Panico, vendite a pioggia, sospensioni per eccesso di ribasso, blocchi automatici in azione: il solito copione dei giorni neri, mitigato nei dati finali rispetto ai promontori della paura toccati durante la giornata, quando i listini avevano accumulato perdite perfino superiori al 10,5% in un avvitamento continuo, inarrestabile. Al materializzarsi dello spettro della recessione mondiale e all’affievolirsi dell’effetto delle misure di contrasto alla crisi assunte dai governi da Occidente a Oriente, le Borse continuano a reagire schiacciando gli indici su livelli sempre più bassi. Così, è subito finita la tregua di giovedì e i mercati sono tornati in trincea.
Con un effetto domino partito dall’Estremo Oriente, dove le difficoltà delle imprese esportatrici, le più colpite dalla violenta decelerazione economica di Usa ed Europa, hanno contribuito a scatenare la fuga degli investitori dal mercato azionario. Tokio, protagonista di una caduta verticale del 9,60%, ha visto per la prima volta retrocedere il Nikkei sotto gli 8mila punti; la Borsa di Seul ha lasciato sul campo il 10,57%, quella di Hong Kong l’8,3%.
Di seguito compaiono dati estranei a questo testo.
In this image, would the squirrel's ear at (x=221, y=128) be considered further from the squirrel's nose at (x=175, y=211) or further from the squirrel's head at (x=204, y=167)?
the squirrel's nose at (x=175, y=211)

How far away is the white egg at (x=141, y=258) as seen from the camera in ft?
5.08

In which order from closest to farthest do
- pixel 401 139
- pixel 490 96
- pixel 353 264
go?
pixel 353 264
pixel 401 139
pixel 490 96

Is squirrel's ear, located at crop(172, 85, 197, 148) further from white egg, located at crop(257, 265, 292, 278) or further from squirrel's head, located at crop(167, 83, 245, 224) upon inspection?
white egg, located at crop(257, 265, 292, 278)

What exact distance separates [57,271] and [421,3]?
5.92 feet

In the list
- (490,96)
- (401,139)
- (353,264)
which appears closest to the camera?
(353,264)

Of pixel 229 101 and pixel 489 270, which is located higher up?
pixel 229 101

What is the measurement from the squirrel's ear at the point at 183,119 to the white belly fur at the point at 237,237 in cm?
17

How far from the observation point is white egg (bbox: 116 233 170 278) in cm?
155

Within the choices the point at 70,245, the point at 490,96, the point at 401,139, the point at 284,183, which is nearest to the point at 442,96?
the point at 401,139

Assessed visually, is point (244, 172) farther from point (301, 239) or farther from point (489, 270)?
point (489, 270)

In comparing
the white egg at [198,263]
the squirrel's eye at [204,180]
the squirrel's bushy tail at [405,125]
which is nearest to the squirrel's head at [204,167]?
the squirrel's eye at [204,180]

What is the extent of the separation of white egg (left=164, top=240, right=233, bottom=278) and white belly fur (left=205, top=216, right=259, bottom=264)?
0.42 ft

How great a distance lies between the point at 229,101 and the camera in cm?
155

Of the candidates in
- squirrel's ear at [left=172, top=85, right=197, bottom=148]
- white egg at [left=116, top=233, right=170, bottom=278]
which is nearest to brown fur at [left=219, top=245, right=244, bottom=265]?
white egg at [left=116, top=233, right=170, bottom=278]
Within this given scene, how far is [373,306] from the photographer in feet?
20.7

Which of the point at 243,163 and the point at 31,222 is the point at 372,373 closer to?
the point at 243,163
Il terremoto si è poi propagato al Vecchio continente, complice la contrazione del Pil inglese e la richiesta di soccorso rivolta al governo da sette banche francesi. Già dalle prime battute di scambi, si profilava l’ennesimo black friday. Poco prima di mezzogiorno, quando Francoforte perdeva il 10,5% e Milano e Parigi oltre l’8%, si è temuta la Waterloo borsistica. Da New York, d’altra parte, rimbalzavano notizie tutt’altro che confortanti: tra voci smentite di possibili chiusure delle Borse occidentali, a Wall Street venivano sospesi i future sul Dow Jones dopo aver accumulato oltre 550 punti di ribasso, il massimo consentito. L’apertura era comunque da choc: l’indice dei titoli industriali cedeva oltre il 4%, il Nasdaq più del 5%.
Un primo, parziale aggiustamento, è arrivato dopo la diffusione della notizia che le vendite di case esistenti sono salite in settembre al passo più sostenuto degli ultimi cinque anni. Un segnale positivo, in controtendenza rispetto alle bad news che da mesi piovono sul settore immobiliare.
Gli indici Usa hanno infatti ridotto le perdite (alla chiusura, -3,59% il Dow Jones, -3,23% il Nasdaq), consentendo anche all’Europa di attenuare i crolli, costati comunque altri 230 miliardi di euro di capitalizzazione. Il Cac40 di Parigi e il Dax di Francoforte hanno terminato in ribasso rispettivamente del 3,54% e del 4,96%. Peggio hanno fatto il Ftse100 di Londra (-5%) e l’Ibex35 di Madrid (-5,2%). Indici pesanti anche a Piazza Affari, dove il Mibtel ha perso il 4,96%, tornando ai livelli di marzo 2003, e l’S&P/Mib il 5,61%. Il bilancio settimanale è da profondo rosso, con un calo che ha sfiorato il 7%. Tra i settori, tutti in netta flessione, i ribassi peggiori hanno interessato le banche (Eurostoxx -7,54%), le più colpite dalla bufera finanziaria, e le auto (-8,07%) dopo gli allarmi lanciati negli ultimi due giorni da gruppi come Daimler, Renault e Peugeot.